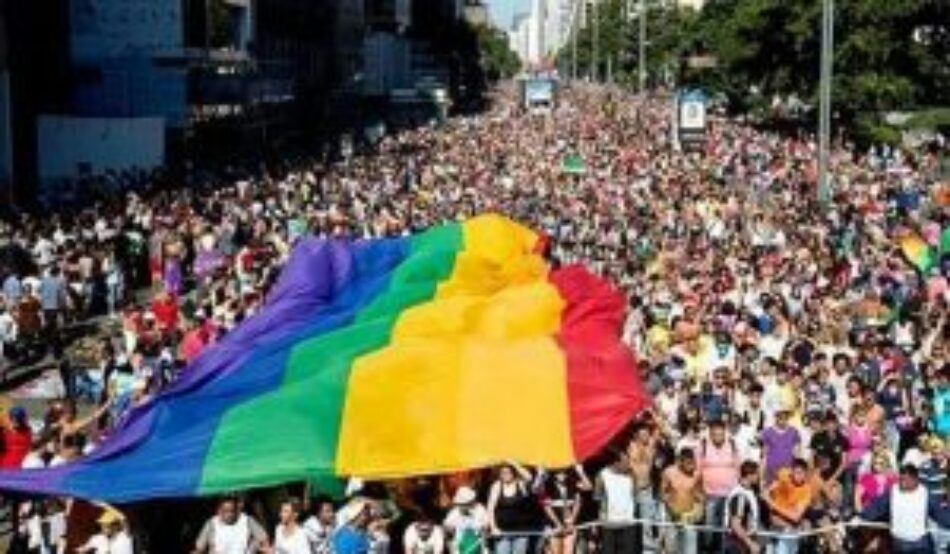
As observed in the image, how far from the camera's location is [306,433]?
13617 mm

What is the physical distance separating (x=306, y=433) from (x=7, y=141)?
35.2m

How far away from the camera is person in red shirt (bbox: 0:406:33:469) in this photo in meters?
14.7

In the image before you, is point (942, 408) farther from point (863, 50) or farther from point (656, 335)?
point (863, 50)

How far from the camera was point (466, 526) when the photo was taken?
44.1 ft

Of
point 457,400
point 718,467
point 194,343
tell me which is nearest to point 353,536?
point 457,400

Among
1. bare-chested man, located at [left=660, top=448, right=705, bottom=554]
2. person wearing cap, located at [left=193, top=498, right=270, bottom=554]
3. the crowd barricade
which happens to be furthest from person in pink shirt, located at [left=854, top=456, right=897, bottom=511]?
person wearing cap, located at [left=193, top=498, right=270, bottom=554]

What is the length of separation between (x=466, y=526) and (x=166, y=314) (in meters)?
9.79

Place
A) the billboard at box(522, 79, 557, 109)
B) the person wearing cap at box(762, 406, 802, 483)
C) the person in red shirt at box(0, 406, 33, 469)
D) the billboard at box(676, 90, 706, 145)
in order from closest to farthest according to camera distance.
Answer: the person in red shirt at box(0, 406, 33, 469) → the person wearing cap at box(762, 406, 802, 483) → the billboard at box(676, 90, 706, 145) → the billboard at box(522, 79, 557, 109)

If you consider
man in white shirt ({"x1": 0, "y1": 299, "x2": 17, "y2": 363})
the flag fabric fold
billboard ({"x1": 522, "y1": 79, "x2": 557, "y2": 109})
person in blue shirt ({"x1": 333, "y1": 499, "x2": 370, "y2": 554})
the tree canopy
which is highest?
the tree canopy

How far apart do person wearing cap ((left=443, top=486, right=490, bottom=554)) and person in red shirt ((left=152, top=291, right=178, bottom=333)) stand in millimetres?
8599

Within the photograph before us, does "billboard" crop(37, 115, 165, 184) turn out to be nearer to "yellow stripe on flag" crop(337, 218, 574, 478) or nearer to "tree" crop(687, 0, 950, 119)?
"tree" crop(687, 0, 950, 119)

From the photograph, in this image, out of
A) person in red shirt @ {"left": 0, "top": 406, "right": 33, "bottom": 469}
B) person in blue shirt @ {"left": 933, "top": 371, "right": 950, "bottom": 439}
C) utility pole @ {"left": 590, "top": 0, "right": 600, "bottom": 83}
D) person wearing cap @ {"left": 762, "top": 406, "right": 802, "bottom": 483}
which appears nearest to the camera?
person in red shirt @ {"left": 0, "top": 406, "right": 33, "bottom": 469}

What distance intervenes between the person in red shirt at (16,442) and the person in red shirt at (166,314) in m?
6.44

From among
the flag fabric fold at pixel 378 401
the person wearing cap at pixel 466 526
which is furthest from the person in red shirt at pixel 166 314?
the person wearing cap at pixel 466 526
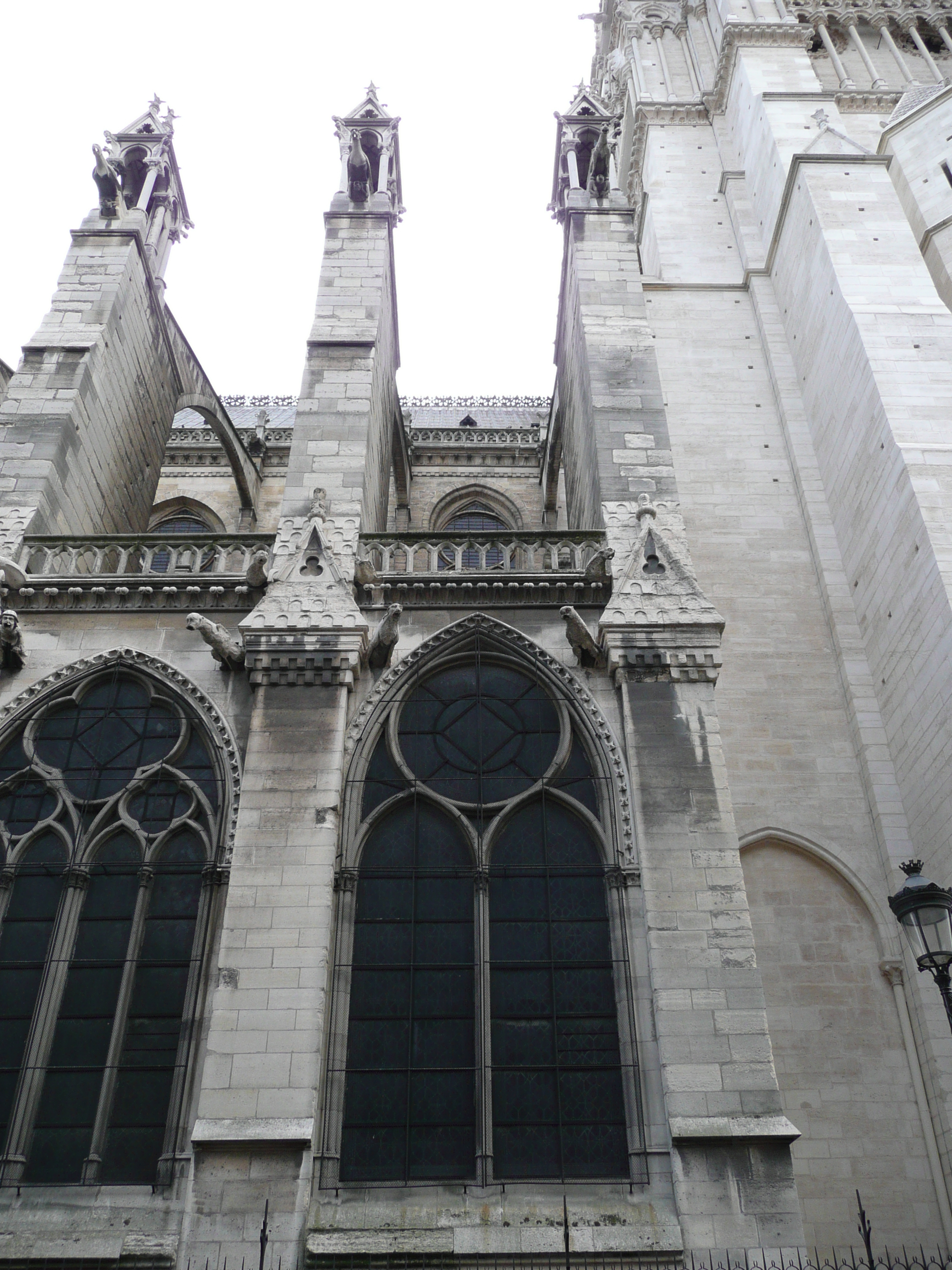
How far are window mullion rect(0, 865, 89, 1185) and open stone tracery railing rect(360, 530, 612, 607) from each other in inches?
159

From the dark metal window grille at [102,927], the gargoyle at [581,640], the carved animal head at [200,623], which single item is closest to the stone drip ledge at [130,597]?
the carved animal head at [200,623]

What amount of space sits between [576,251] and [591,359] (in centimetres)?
224

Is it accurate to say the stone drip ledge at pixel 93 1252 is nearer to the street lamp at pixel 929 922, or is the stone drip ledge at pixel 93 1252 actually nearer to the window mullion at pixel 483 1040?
the window mullion at pixel 483 1040

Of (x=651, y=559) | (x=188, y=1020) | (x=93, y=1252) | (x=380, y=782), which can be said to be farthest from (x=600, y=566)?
(x=93, y=1252)

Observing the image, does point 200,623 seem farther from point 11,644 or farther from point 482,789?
point 482,789

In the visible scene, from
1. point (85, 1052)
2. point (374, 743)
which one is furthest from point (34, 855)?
point (374, 743)

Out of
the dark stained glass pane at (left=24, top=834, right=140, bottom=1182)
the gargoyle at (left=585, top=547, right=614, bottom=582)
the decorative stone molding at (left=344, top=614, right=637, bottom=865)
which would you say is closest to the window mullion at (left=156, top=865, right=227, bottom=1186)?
the dark stained glass pane at (left=24, top=834, right=140, bottom=1182)

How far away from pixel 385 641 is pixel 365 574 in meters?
0.93

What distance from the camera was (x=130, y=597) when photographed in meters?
10.9

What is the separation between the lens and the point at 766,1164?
772cm

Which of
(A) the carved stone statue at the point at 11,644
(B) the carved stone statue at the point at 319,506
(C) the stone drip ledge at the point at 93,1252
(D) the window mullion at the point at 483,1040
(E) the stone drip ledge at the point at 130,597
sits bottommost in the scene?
(C) the stone drip ledge at the point at 93,1252

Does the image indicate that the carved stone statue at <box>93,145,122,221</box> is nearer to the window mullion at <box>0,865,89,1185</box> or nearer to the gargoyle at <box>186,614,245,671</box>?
the gargoyle at <box>186,614,245,671</box>

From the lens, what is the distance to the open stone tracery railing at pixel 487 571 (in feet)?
35.9

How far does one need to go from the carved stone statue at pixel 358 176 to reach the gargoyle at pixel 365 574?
6.34 metres
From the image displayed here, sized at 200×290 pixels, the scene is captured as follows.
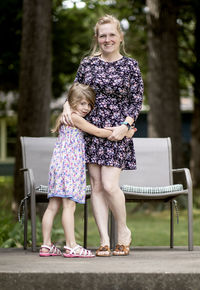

--

REQUIREMENT: Print all of the rows above verbatim, leaving out the pictures.

SOLUTION FOR THIS TASK:
As observed in the image, how far from the camera's location is [306,433]?
13617 mm

What is the physical distance separating (x=306, y=433) from (x=7, y=141)?
35.2m

How far away from the camera is person in red shirt (bbox: 0:406:33:469) in this photo in meters?
14.7

In the image before you, is point (942, 408) farther from point (863, 50) or farther from point (656, 335)?
point (863, 50)

How far from the camera was point (466, 526) when the photo was taken?
44.1 ft

Of
point 457,400
point 718,467
point 194,343
tell me which is nearest to point 353,536?
point 457,400

Among
1. bare-chested man, located at [left=660, top=448, right=705, bottom=554]
2. person wearing cap, located at [left=193, top=498, right=270, bottom=554]
3. the crowd barricade
which happens to be furthest from person in pink shirt, located at [left=854, top=456, right=897, bottom=511]?
person wearing cap, located at [left=193, top=498, right=270, bottom=554]

What is the length of separation between (x=466, y=526) and (x=166, y=314) (in meters)?
9.79

Place
A) the billboard at box(522, 79, 557, 109)
B) the person wearing cap at box(762, 406, 802, 483)
C) the person in red shirt at box(0, 406, 33, 469)
D) the billboard at box(676, 90, 706, 145)
in order from closest to farthest according to camera distance.
Answer: the person in red shirt at box(0, 406, 33, 469) → the person wearing cap at box(762, 406, 802, 483) → the billboard at box(676, 90, 706, 145) → the billboard at box(522, 79, 557, 109)

If you consider
man in white shirt ({"x1": 0, "y1": 299, "x2": 17, "y2": 363})
the flag fabric fold
billboard ({"x1": 522, "y1": 79, "x2": 557, "y2": 109})
person in blue shirt ({"x1": 333, "y1": 499, "x2": 370, "y2": 554})
the tree canopy
which is highest?
the tree canopy

How far apart do person wearing cap ((left=443, top=486, right=490, bottom=554)) and person in red shirt ((left=152, top=291, right=178, bottom=333)) stand in millimetres?
8599

Within the photograph before us, does "billboard" crop(37, 115, 165, 184) turn out to be nearer to "yellow stripe on flag" crop(337, 218, 574, 478) or nearer to "tree" crop(687, 0, 950, 119)?
"tree" crop(687, 0, 950, 119)

From the photograph, in this image, out of
A) person in red shirt @ {"left": 0, "top": 406, "right": 33, "bottom": 469}
B) person in blue shirt @ {"left": 933, "top": 371, "right": 950, "bottom": 439}
C) utility pole @ {"left": 590, "top": 0, "right": 600, "bottom": 83}
D) person wearing cap @ {"left": 762, "top": 406, "right": 802, "bottom": 483}
which appears nearest to the camera?
person in red shirt @ {"left": 0, "top": 406, "right": 33, "bottom": 469}

What distance intervenes between the person in red shirt at (16,442) and the person in red shirt at (166,314) in m?
6.44

From among
the flag fabric fold at pixel 378 401
the person wearing cap at pixel 466 526
which is furthest from the person in red shirt at pixel 166 314?
the person wearing cap at pixel 466 526
How far are window mullion rect(0, 865, 89, 1185) and open stone tracery railing rect(360, 530, 612, 607) from each other in inches?
159

From the dark metal window grille at [102,927], the gargoyle at [581,640], the carved animal head at [200,623], which single item is closest to the stone drip ledge at [130,597]?
the carved animal head at [200,623]

What amount of space sits between [576,251] and [591,359] (in centimetres)?
224

Is it accurate to say the stone drip ledge at pixel 93 1252 is nearer to the street lamp at pixel 929 922, or is the stone drip ledge at pixel 93 1252 actually nearer to the window mullion at pixel 483 1040?
the window mullion at pixel 483 1040

Of (x=651, y=559) | (x=188, y=1020) | (x=93, y=1252) | (x=380, y=782), which can be said to be farthest from (x=600, y=566)?
(x=93, y=1252)

Observing the image, does point 200,623 seem farther from point 11,644 or farther from point 482,789?
point 482,789

In the visible scene, from
1. point (85, 1052)
2. point (374, 743)
which one is furthest from point (34, 855)?
point (374, 743)

Out of
the dark stained glass pane at (left=24, top=834, right=140, bottom=1182)
the gargoyle at (left=585, top=547, right=614, bottom=582)
the decorative stone molding at (left=344, top=614, right=637, bottom=865)
which would you say is closest to the window mullion at (left=156, top=865, right=227, bottom=1186)?
the dark stained glass pane at (left=24, top=834, right=140, bottom=1182)

How far away from pixel 385 641 is pixel 365 574 in meters?
0.93

What distance from the camera was (x=130, y=597) when photographed in meters?
10.9

What is the separation between the lens and the point at 766,1164?
772cm

Which of
(A) the carved stone statue at the point at 11,644
(B) the carved stone statue at the point at 319,506
(C) the stone drip ledge at the point at 93,1252
(D) the window mullion at the point at 483,1040
(E) the stone drip ledge at the point at 130,597
sits bottommost in the scene?
(C) the stone drip ledge at the point at 93,1252

Does the image indicate that the carved stone statue at <box>93,145,122,221</box> is nearer to the window mullion at <box>0,865,89,1185</box> or nearer to the gargoyle at <box>186,614,245,671</box>?
the gargoyle at <box>186,614,245,671</box>

From the lens, what is the distance to the open stone tracery railing at pixel 487 571 (in feet)?
35.9

How far does one need to go from the carved stone statue at pixel 358 176 to reach the gargoyle at pixel 365 574?
6.34 metres
From the image displayed here, sized at 200×290 pixels, the scene is captured as follows.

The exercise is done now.